American photography firm

Dearborn-Massar was a mid-20th-century American firm specializing in architectural photography founded by Phyllis Dearborn (1916–2011) and Robert J. Massar (1915–2002).

==Background of founders==
Phyllis Dearborn was born in 1916 and raised in Seattle, Washington. She graduated with a degree in liberal arts from the University of Washington in 1937. She went on to study photography at the Clarence H. White School of Photography. Her style was influenced by the F/64 group of photographers that coalesced around Ansel Adams, with whom she took courses at the Museum of Modern Art in New York. She was admired for the formal precision and balance of her photographic compositions. At one point, she went to Italy to document photographically the architectural work of Andrea Palladio and Filippo Brunelleschi.
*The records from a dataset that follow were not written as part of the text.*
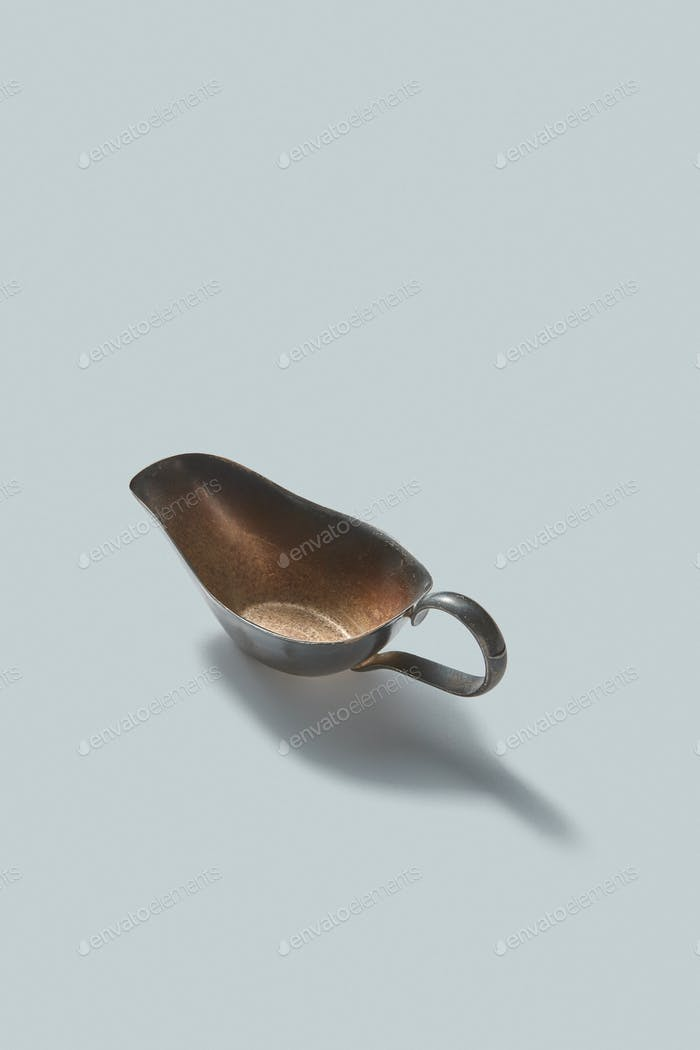 Vintage retro steel empty gravy boat on a white background with shadows, place for text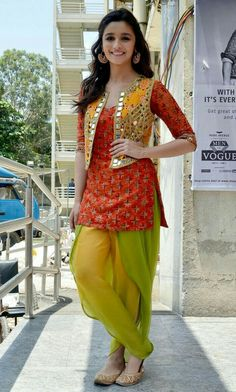 Punjaban look.in an orange kurta worn with a green Patiala salwar and a bright Arpita Mehta vest. Patiala Dress, Punjabi Dress, Pakistani Dresses, Indian Dresses, Indian Outfits, Pakistani Mehndi, Patiala Pants, Walima Dress, Churidar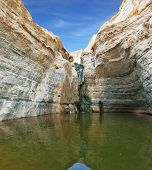 Clean cold water in the creek canyon. Sandstone walls apart, like butterfly wings. Picturesque canyon En-Avdat in the Negev desert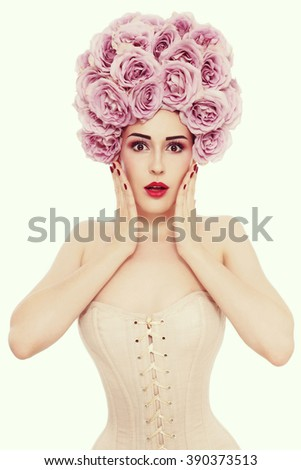 Vintage style portrait of young beautiful slim woman in corset with fancy roses wig on her head and shocked expression  - stock photo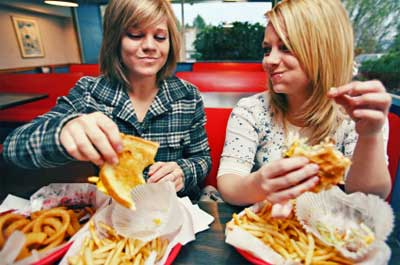 2 girls eating cheat meal at McDonald's restaurant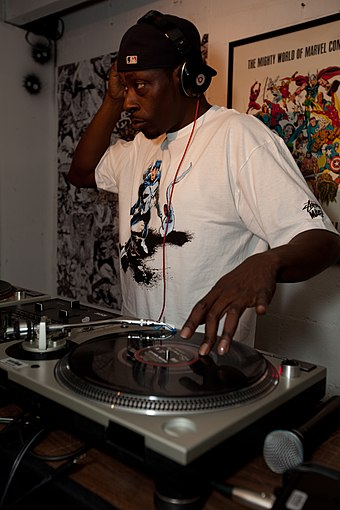 DJ Pete Rock mixing with two turntables. Pete Rock at Launch Party.jpg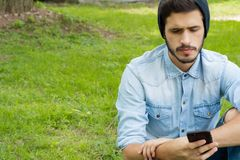 Young man using his phone. Outdoors. Portrait of young latin man using his smartphone. Outdoors royalty free stock photography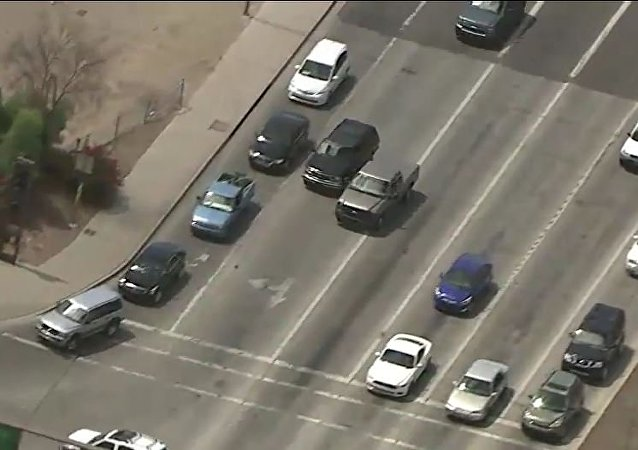 Police Chase in Phoenix, Arizona, captured by FOX 10 channel, that resulted in deadly shooting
In the mid 1960s, Dearborn began volunteering in the prints and photographs department at the Metropolitan Museum, developing into a scholar of European prints. She occasionally curated exhibitions of prints and photographs in New York, and she was a participant in the New York Photo League's major 1948 retrospective. She published art historical articles and monographs, notably several articles and a book on the 17th century Italian printmaker Stefano della Bella. She also frequently contributed photographs to articles by other scholars. She was a good friend of the photographer Imogen Cunningham and of the architectural historian Esther McCoy, with whom she shared an interest in Italian architecture.

A native of Washington state, Robert J. Massar received his bachelor's degree in architecture from the University of Washington in 1940.

Dearborn and Massar married, setting up houses in New York, where they lived in the winter, and Seattle, where they lived in the summer.

==Work by the firm==
The pair worked as architectural photographers under the professional name Dearborn-Massar, focusing their efforts on the Pacific Northwest from the early 1940s through the early 1960s. They shot negatives and transparencies of the interiors and exteriors of both homes and businesses, and their oeuvre profusely documents the regional version of modernist architecture that is sometimes called the Northwest Contemporary style. Architects whose work they photographed include Ralph Anderson, Pietro Belluschi, Mary Lund Davis, J. Lister Holmes, Paul Hayden Kirk, Wendell Lovett, Ellsworth P. Storey, Victor Steinbrueck, Roland Terry, and Paul Thiry.

Robert died June 11, 2002, and Phyllis died January 8, 2011. An archive of their firm's work during the period 1943–1963, the Phyllis and Robert Massar Photograph Collection of Pacific Northwest Architecture, is held at the University of Washington. It comprises some 6000 prints and negatives and some 400 color transparencies.